Once you are set up, you can make a contribution to a donor-advised fund in the year that you experience a large taxable event (e.g., now) and decide which charity to donate to later; you don’t have to make an immediate decision about which organization to give the money to — or when to give it.
For example, if you want to be charitable but you don’t know what sort of organization inspires you quite yet, you can let the money hang out in a donor-advised fund for a decade (or several) before you distribute it.
Letting your charitable funds grow is a strategy Warren Buffet touts to this day.
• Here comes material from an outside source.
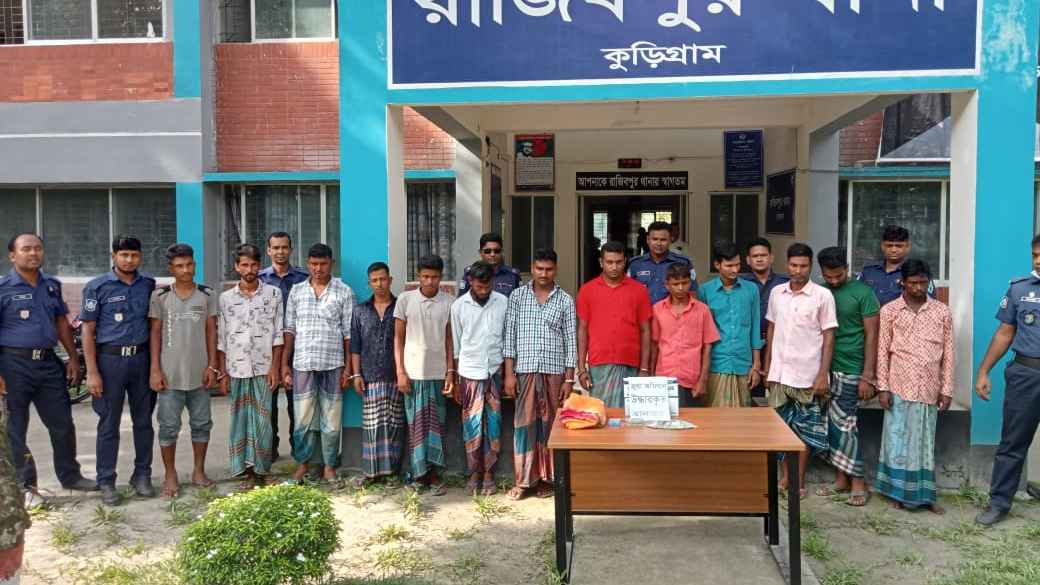 কুড়িগ্রামে জুয়া বিরোধী অভিযানে গ্রেফতার ১৩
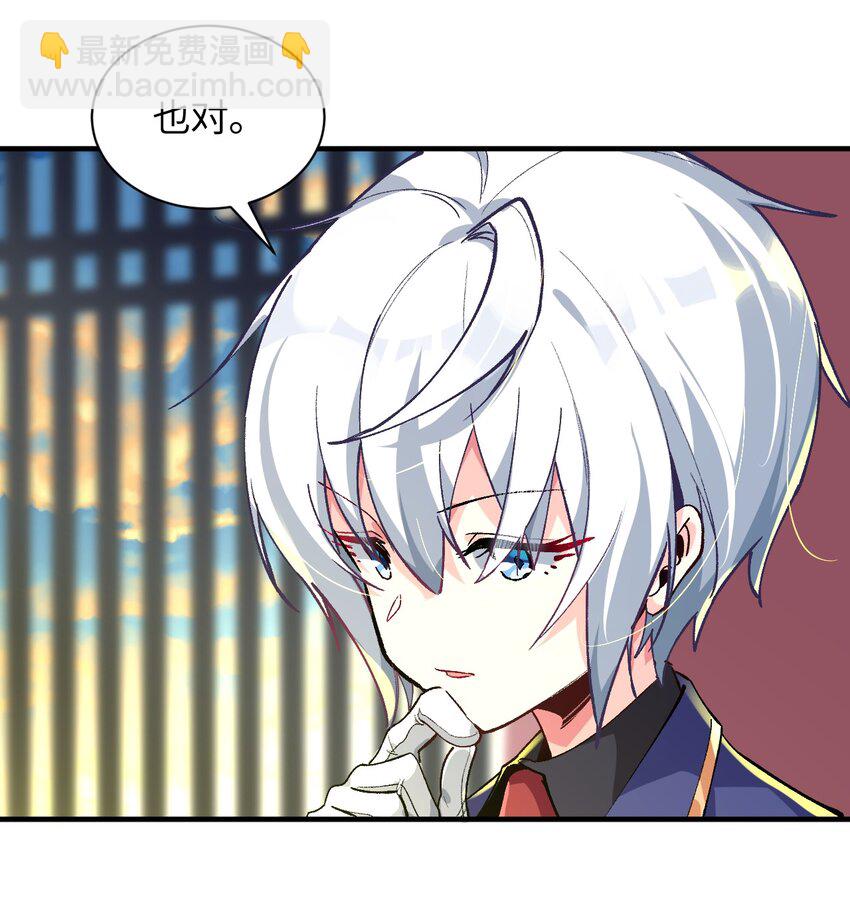 039 世界尽头与冷酷仙境(1/2)-第39话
His thought process is that he should let his money compound for several decades before giving it to a charity. This is because he’ll be able to give more money if that’s the case.
A donor-advised fund may work well if you want to give money to a charity consistently over a long period of time as opposed to making a one-time donation.
With a donor-advised fund, you can put in a big lump sum at one time, and then make small distributions to your charity of choice over time. Whatever your ideal distribution strategy is, you can accomplish it with a donor-advised fund.
Donor-advised funds can also help you save money on taxes when you receive a large, one-time taxable event.
One-time taxable events include lottery winnings, the sale of a business, or the sale of a rental property. (Windfalls do not include inheritances — as the inheritor does not usually pay tax on gifts received.)
Donor-advised funds can also be a fantastic tool for lowering taxes in retirement, including taxes on required minimum distributions (RMDs) from individual retirement accounts (IRAs).
They can help you lower taxes on business or rental income, too.
San Diego Giving Back
In 2017, Charity Navigator named San Diego as the number one ranked philanthropic city in the U.S.
The rapid growth of vehicles like donor-advised funds has helped San Diego donors increase their charitable contributions and remain at the top of the charts.
Some of the non-profit organizations in San Diego that have been granted to with greater frequency from donor-advised funds include Challenged Athletes, San Diego Humane Society & SPCA, Invisible Children, and the San Diego Library Foundation.
If you haven’t engaged in charitable giving yet, now is a great time to start.
And in doing so, consider the benefits — for you and for future recipients — of a donor-advised fund.